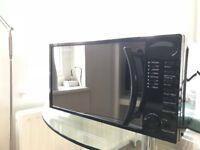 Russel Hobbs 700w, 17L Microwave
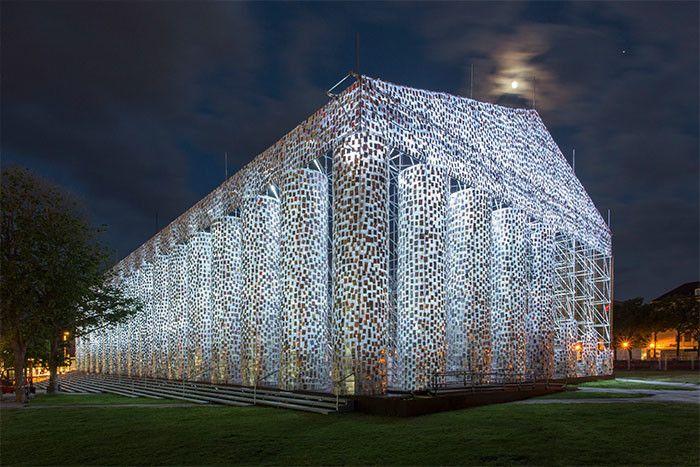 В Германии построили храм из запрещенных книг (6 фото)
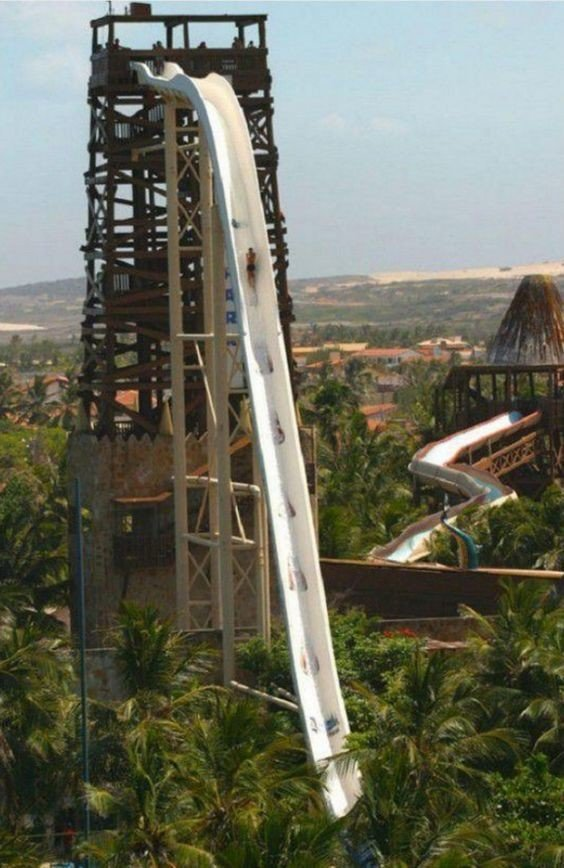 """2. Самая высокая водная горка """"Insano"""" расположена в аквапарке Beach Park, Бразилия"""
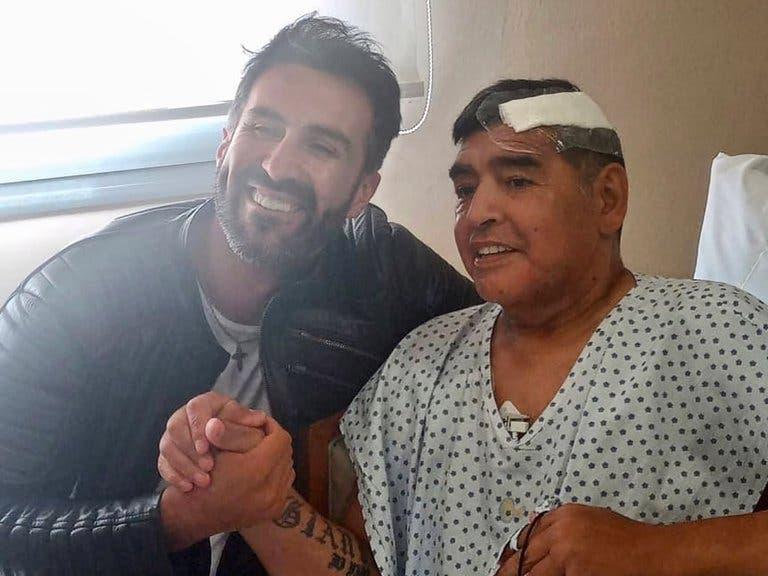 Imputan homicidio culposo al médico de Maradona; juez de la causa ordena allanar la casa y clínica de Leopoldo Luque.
= = = = =
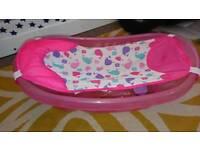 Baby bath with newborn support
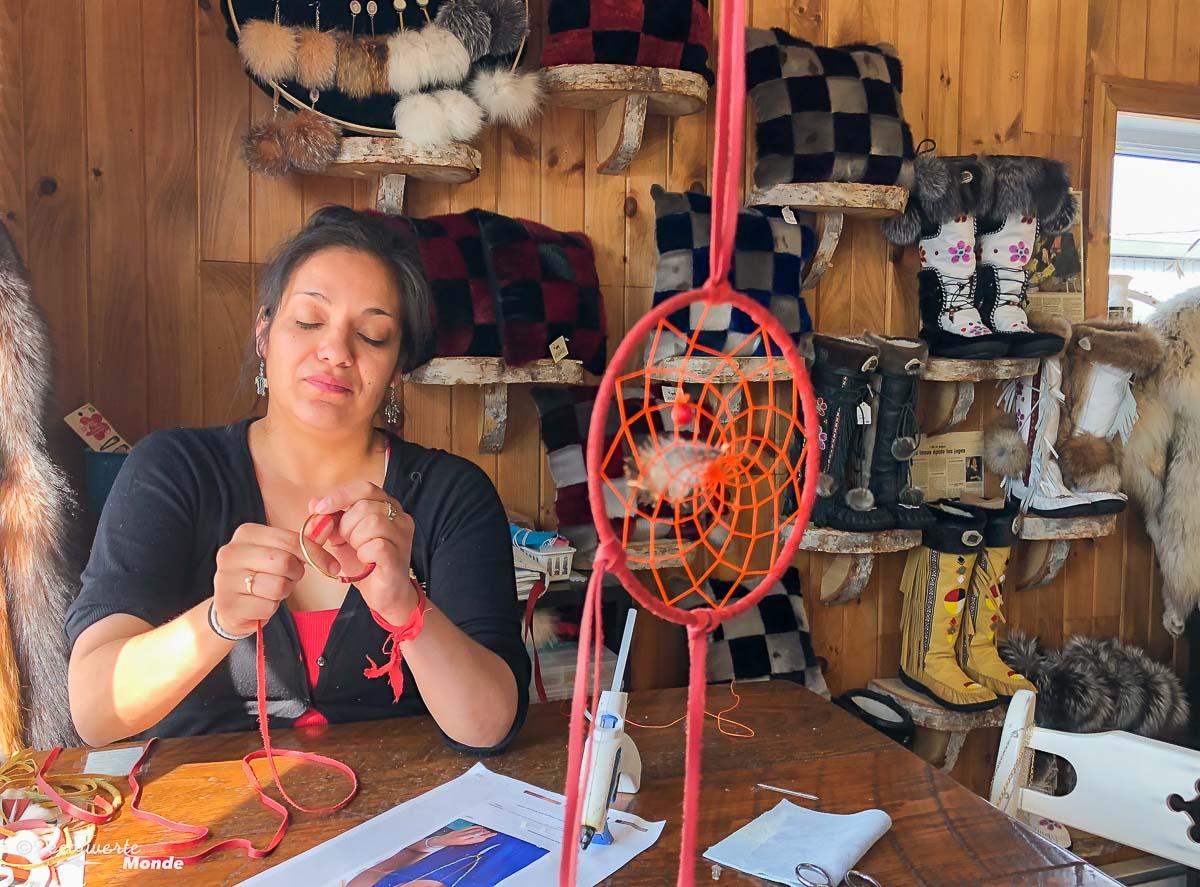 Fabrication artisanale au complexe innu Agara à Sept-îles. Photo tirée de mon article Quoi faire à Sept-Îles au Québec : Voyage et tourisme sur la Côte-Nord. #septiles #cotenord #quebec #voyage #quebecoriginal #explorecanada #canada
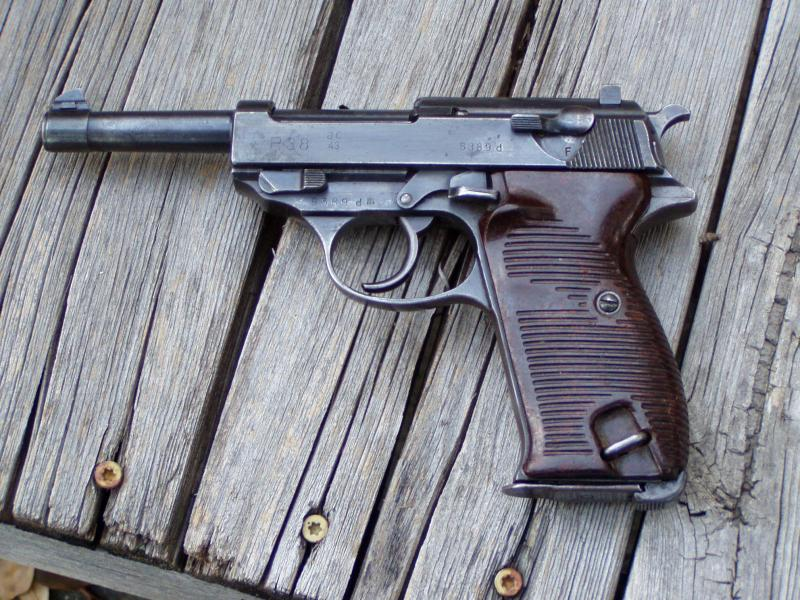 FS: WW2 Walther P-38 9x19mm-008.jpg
= = = = =
== To do ==
Look above for the line with "Самая высокая водная" and the line with "Imputan homicidio culposo", then copy exactly the lines from the first through the second, both kept, with no pictures.

== Answer for this exercise ==
 """2. Самая высокая водная горка """"Insano"""" расположена в аквапарке Beach Park, Бразилия"""
 Imputan homicidio culposo al médico de Maradona; juez de la causa ordena allanar la casa y clínica de Leopoldo Luque.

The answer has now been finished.